**WORK INSTRUCTIONS**
The complete listing that follows is to be set down again, exactly as it appears.

*** THE RECORDS

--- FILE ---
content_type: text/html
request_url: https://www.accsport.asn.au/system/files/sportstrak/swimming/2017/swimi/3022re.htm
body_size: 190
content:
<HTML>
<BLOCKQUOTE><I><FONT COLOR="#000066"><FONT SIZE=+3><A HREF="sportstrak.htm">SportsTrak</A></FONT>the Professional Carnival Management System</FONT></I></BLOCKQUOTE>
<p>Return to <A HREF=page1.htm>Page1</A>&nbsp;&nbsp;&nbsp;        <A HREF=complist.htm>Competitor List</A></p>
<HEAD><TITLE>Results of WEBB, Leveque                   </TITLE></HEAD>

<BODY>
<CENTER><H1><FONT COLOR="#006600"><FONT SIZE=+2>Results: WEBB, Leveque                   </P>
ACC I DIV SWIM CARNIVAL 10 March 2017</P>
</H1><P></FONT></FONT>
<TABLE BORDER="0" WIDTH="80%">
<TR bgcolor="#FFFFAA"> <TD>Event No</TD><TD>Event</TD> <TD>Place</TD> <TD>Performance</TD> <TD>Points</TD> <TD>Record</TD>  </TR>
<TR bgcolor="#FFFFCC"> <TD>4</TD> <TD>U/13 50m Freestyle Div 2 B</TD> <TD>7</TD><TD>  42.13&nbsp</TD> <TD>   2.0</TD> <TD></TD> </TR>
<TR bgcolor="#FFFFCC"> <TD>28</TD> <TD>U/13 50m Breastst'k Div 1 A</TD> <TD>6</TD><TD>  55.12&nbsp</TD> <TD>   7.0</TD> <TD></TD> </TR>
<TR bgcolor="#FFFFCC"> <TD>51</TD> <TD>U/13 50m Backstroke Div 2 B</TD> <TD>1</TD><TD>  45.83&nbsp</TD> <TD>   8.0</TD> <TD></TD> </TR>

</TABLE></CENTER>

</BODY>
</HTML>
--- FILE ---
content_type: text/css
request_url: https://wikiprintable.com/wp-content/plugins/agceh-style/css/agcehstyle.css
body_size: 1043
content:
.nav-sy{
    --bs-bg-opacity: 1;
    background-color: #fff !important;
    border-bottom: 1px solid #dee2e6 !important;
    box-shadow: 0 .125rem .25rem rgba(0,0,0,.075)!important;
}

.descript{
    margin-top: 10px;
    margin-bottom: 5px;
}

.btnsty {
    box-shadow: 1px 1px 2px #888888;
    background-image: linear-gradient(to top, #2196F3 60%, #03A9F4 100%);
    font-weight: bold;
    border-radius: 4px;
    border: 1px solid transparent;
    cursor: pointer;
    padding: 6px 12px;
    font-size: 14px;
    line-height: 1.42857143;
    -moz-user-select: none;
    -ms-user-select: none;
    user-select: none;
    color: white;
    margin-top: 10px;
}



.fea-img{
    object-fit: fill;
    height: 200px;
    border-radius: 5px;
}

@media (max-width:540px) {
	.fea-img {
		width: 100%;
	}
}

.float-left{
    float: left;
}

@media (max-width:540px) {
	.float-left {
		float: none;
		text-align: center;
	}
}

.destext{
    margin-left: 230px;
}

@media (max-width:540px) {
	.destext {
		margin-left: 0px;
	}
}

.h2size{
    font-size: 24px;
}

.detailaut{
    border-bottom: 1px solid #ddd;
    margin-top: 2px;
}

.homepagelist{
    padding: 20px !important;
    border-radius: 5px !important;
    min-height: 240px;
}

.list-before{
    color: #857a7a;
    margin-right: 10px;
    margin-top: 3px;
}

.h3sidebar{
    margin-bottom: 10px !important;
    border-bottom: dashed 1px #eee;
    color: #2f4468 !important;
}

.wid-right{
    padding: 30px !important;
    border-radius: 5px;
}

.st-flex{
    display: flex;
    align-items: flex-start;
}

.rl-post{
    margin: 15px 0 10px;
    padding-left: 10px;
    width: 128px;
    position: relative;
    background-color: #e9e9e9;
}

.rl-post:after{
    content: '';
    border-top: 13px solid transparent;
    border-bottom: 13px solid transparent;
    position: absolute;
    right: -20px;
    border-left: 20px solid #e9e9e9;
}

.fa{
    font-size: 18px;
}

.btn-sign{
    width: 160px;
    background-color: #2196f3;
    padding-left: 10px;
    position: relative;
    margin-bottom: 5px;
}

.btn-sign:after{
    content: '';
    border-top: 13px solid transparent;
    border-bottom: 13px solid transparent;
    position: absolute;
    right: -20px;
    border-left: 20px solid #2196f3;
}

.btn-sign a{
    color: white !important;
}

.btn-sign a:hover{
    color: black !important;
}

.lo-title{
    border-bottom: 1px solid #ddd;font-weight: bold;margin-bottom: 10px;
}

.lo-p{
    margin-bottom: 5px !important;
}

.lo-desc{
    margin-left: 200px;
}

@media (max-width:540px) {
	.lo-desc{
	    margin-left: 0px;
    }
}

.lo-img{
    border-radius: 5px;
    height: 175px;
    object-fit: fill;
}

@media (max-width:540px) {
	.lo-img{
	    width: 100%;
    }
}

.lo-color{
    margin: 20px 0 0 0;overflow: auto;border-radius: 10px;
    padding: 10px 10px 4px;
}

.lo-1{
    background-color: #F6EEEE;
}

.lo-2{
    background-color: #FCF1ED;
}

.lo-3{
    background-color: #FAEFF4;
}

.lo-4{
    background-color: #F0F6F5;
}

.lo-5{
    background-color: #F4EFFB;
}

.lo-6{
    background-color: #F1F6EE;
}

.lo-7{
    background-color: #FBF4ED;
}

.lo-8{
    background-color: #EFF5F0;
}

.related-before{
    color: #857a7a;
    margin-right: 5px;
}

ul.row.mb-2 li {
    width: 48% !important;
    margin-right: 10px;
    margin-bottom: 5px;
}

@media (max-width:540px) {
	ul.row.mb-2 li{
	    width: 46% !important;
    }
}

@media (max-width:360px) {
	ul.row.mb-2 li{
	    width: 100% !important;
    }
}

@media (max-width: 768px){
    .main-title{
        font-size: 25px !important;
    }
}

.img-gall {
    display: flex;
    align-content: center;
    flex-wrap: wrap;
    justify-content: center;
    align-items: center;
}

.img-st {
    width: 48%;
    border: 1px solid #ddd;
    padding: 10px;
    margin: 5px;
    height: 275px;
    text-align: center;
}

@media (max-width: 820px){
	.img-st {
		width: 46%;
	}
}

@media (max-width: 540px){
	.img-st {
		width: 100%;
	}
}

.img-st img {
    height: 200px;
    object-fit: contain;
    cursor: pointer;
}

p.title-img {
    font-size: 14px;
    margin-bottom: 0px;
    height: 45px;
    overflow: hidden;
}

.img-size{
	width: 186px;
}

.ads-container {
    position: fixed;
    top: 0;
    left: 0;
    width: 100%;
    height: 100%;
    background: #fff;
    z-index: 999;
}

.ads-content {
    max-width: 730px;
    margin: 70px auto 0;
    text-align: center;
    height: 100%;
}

******

**REPLY TO THE TASK**
--- FILE ---
content_type: text/html
request_url: https://www.accsport.asn.au/system/files/sportstrak/swimming/2017/swimi/3022re.htm
body_size: 190
content:
<HTML>
<BLOCKQUOTE><I><FONT COLOR="#000066"><FONT SIZE=+3><A HREF="sportstrak.htm">SportsTrak</A></FONT>the Professional Carnival Management System</FONT></I></BLOCKQUOTE>
<p>Return to <A HREF=page1.htm>Page1</A>&nbsp;&nbsp;&nbsp;        <A HREF=complist.htm>Competitor List</A></p>
<HEAD><TITLE>Results of WEBB, Leveque                   </TITLE></HEAD>

<BODY>
<CENTER><H1><FONT COLOR="#006600"><FONT SIZE=+2>Results: WEBB, Leveque                   </P>
ACC I DIV SWIM CARNIVAL 10 March 2017</P>
</H1><P></FONT></FONT>
<TABLE BORDER="0" WIDTH="80%">
<TR bgcolor="#FFFFAA"> <TD>Event No</TD><TD>Event</TD> <TD>Place</TD> <TD>Performance</TD> <TD>Points</TD> <TD>Record</TD>  </TR>
<TR bgcolor="#FFFFCC"> <TD>4</TD> <TD>U/13 50m Freestyle Div 2 B</TD> <TD>7</TD><TD>  42.13&nbsp</TD> <TD>   2.0</TD> <TD></TD> </TR>
<TR bgcolor="#FFFFCC"> <TD>28</TD> <TD>U/13 50m Breastst'k Div 1 A</TD> <TD>6</TD><TD>  55.12&nbsp</TD> <TD>   7.0</TD> <TD></TD> </TR>
<TR bgcolor="#FFFFCC"> <TD>51</TD> <TD>U/13 50m Backstroke Div 2 B</TD> <TD>1</TD><TD>  45.83&nbsp</TD> <TD>   8.0</TD> <TD></TD> </TR>

</TABLE></CENTER>

</BODY>
</HTML>
--- FILE ---
content_type: text/css
request_url: https://wikiprintable.com/wp-content/plugins/agceh-style/css/agcehstyle.css
body_size: 1043
content:
.nav-sy{
    --bs-bg-opacity: 1;
    background-color: #fff !important;
    border-bottom: 1px solid #dee2e6 !important;
    box-shadow: 0 .125rem .25rem rgba(0,0,0,.075)!important;
}

.descript{
    margin-top: 10px;
    margin-bottom: 5px;
}

.btnsty {
    box-shadow: 1px 1px 2px #888888;
    background-image: linear-gradient(to top, #2196F3 60%, #03A9F4 100%);
    font-weight: bold;
    border-radius: 4px;
    border: 1px solid transparent;
    cursor: pointer;
    padding: 6px 12px;
    font-size: 14px;
    line-height: 1.42857143;
    -moz-user-select: none;
    -ms-user-select: none;
    user-select: none;
    color: white;
    margin-top: 10px;
}



.fea-img{
    object-fit: fill;
    height: 200px;
    border-radius: 5px;
}

@media (max-width:540px) {
	.fea-img {
		width: 100%;
	}
}

.float-left{
    float: left;
}

@media (max-width:540px) {
	.float-left {
		float: none;
		text-align: center;
	}
}

.destext{
    margin-left: 230px;
}

@media (max-width:540px) {
	.destext {
		margin-left: 0px;
	}
}

.h2size{
    font-size: 24px;
}

.detailaut{
    border-bottom: 1px solid #ddd;
    margin-top: 2px;
}

.homepagelist{
    padding: 20px !important;
    border-radius: 5px !important;
    min-height: 240px;
}

.list-before{
    color: #857a7a;
    margin-right: 10px;
    margin-top: 3px;
}

.h3sidebar{
    margin-bottom: 10px !important;
    border-bottom: dashed 1px #eee;
    color: #2f4468 !important;
}

.wid-right{
    padding: 30px !important;
    border-radius: 5px;
}

.st-flex{
    display: flex;
    align-items: flex-start;
}

.rl-post{
    margin: 15px 0 10px;
    padding-left: 10px;
    width: 128px;
    position: relative;
    background-color: #e9e9e9;
}

.rl-post:after{
    content: '';
    border-top: 13px solid transparent;
    border-bottom: 13px solid transparent;
    position: absolute;
    right: -20px;
    border-left: 20px solid #e9e9e9;
}

.fa{
    font-size: 18px;
}

.btn-sign{
    width: 160px;
    background-color: #2196f3;
    padding-left: 10px;
    position: relative;
    margin-bottom: 5px;
}

.btn-sign:after{
    content: '';
    border-top: 13px solid transparent;
    border-bottom: 13px solid transparent;
    position: absolute;
    right: -20px;
    border-left: 20px solid #2196f3;
}

.btn-sign a{
    color: white !important;
}

.btn-sign a:hover{
    color: black !important;
}

.lo-title{
    border-bottom: 1px solid #ddd;font-weight: bold;margin-bottom: 10px;
}

.lo-p{
    margin-bottom: 5px !important;
}

.lo-desc{
    margin-left: 200px;
}

@media (max-width:540px) {
	.lo-desc{
	    margin-left: 0px;
    }
}

.lo-img{
    border-radius: 5px;
    height: 175px;
    object-fit: fill;
}

@media (max-width:540px) {
	.lo-img{
	    width: 100%;
    }
}

.lo-color{
    margin: 20px 0 0 0;overflow: auto;border-radius: 10px;
    padding: 10px 10px 4px;
}

.lo-1{
    background-color: #F6EEEE;
}

.lo-2{
    background-color: #FCF1ED;
}

.lo-3{
    background-color: #FAEFF4;
}

.lo-4{
    background-color: #F0F6F5;
}

.lo-5{
    background-color: #F4EFFB;
}

.lo-6{
    background-color: #F1F6EE;
}

.lo-7{
    background-color: #FBF4ED;
}

.lo-8{
    background-color: #EFF5F0;
}

.related-before{
    color: #857a7a;
    margin-right: 5px;
}

ul.row.mb-2 li {
    width: 48% !important;
    margin-right: 10px;
    margin-bottom: 5px;
}

@media (max-width:540px) {
	ul.row.mb-2 li{
	    width: 46% !important;
    }
}

@media (max-width:360px) {
	ul.row.mb-2 li{
	    width: 100% !important;
    }
}

@media (max-width: 768px){
    .main-title{
        font-size: 25px !important;
    }
}

.img-gall {
    display: flex;
    align-content: center;
    flex-wrap: wrap;
    justify-content: center;
    align-items: center;
}

.img-st {
    width: 48%;
    border: 1px solid #ddd;
    padding: 10px;
    margin: 5px;
    height: 275px;
    text-align: center;
}

@media (max-width: 820px){
	.img-st {
		width: 46%;
	}
}

@media (max-width: 540px){
	.img-st {
		width: 100%;
	}
}

.img-st img {
    height: 200px;
    object-fit: contain;
    cursor: pointer;
}

p.title-img {
    font-size: 14px;
    margin-bottom: 0px;
    height: 45px;
    overflow: hidden;
}

.img-size{
	width: 186px;
}

.ads-container {
    position: fixed;
    top: 0;
    left: 0;
    width: 100%;
    height: 100%;
    background: #fff;
    z-index: 999;
}

.ads-content {
    max-width: 730px;
    margin: 70px auto 0;
    text-align: center;
    height: 100%;
}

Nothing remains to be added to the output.